Each record must come back unchanged in your answer, stripped of its images.

■ ■ ■ ■ ■ ■ ■

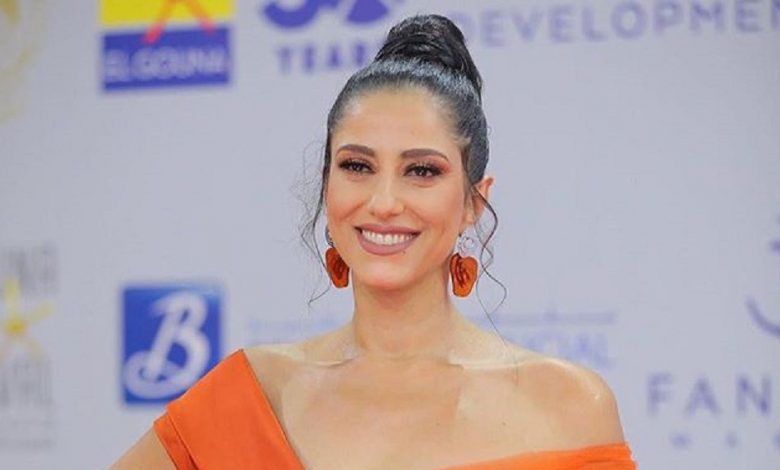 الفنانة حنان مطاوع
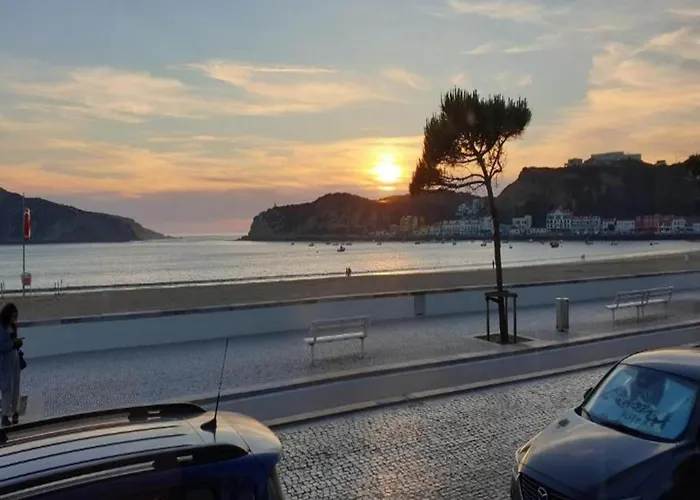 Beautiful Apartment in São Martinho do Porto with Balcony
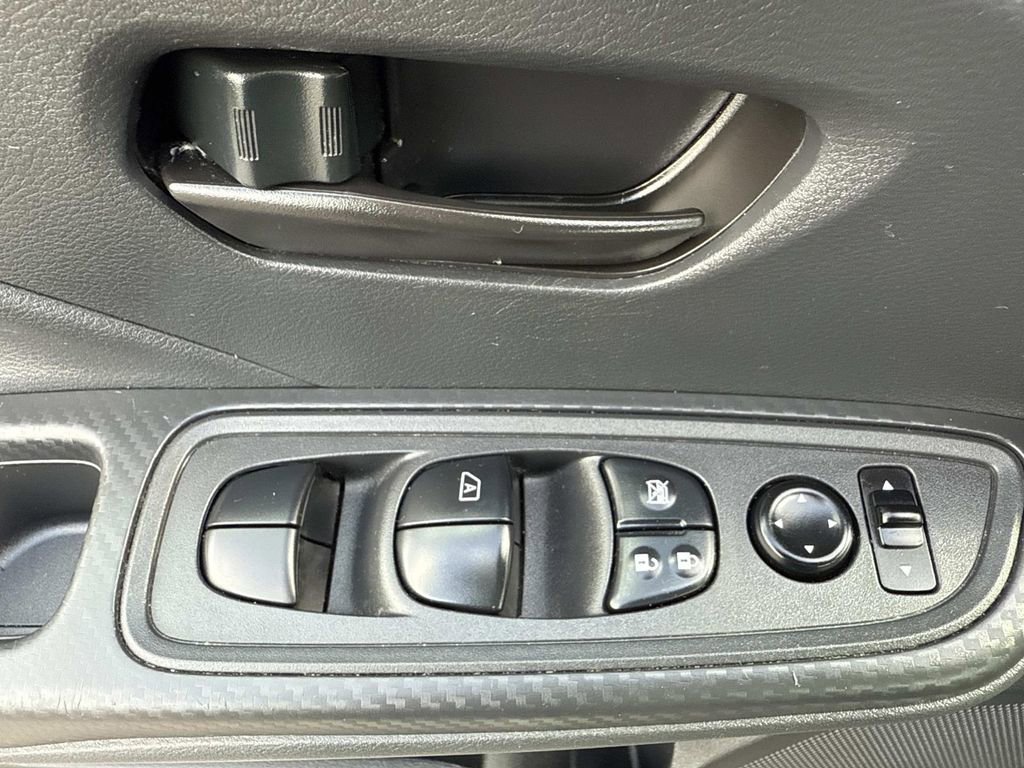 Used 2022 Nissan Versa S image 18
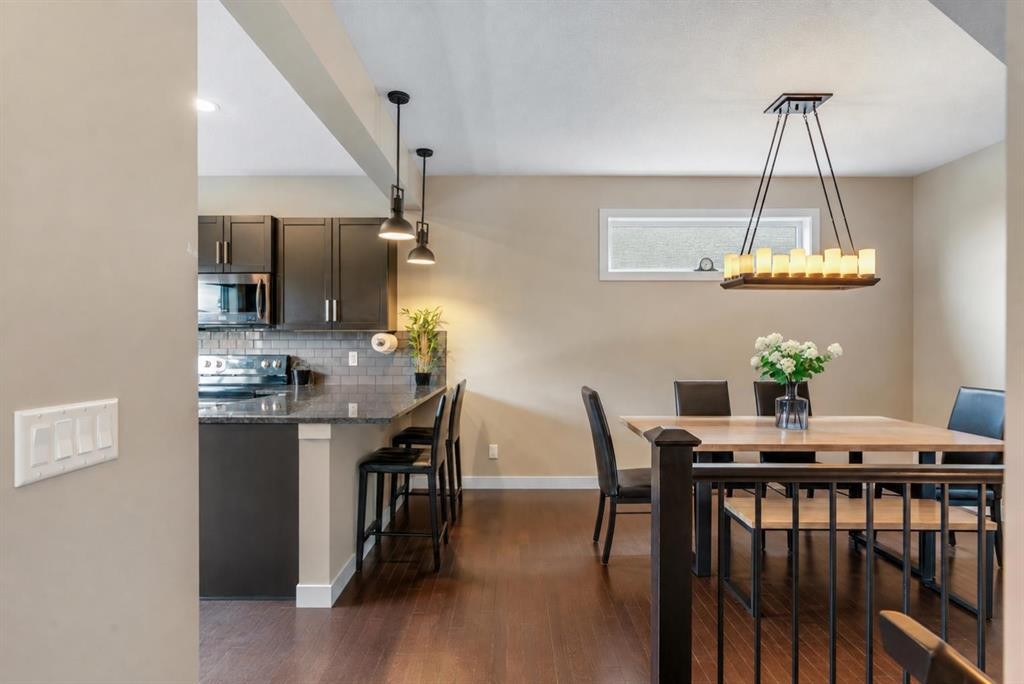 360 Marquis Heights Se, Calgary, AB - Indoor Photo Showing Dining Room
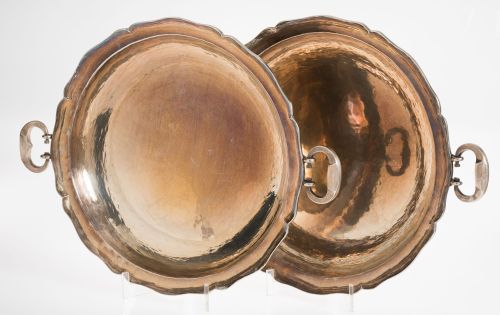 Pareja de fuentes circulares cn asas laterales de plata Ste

■ ■ ■ ■ ■ ■ ■

_TASK SOLUTION_.
 الفنانة حنان مطاوع
 Beautiful Apartment in São Martinho do Porto with Balcony
 Used 2022 Nissan Versa S image 18
 360 Marquis Heights Se, Calgary, AB - Indoor Photo Showing Dining Room
 Pareja de fuentes circulares cn asas laterales de plata Ste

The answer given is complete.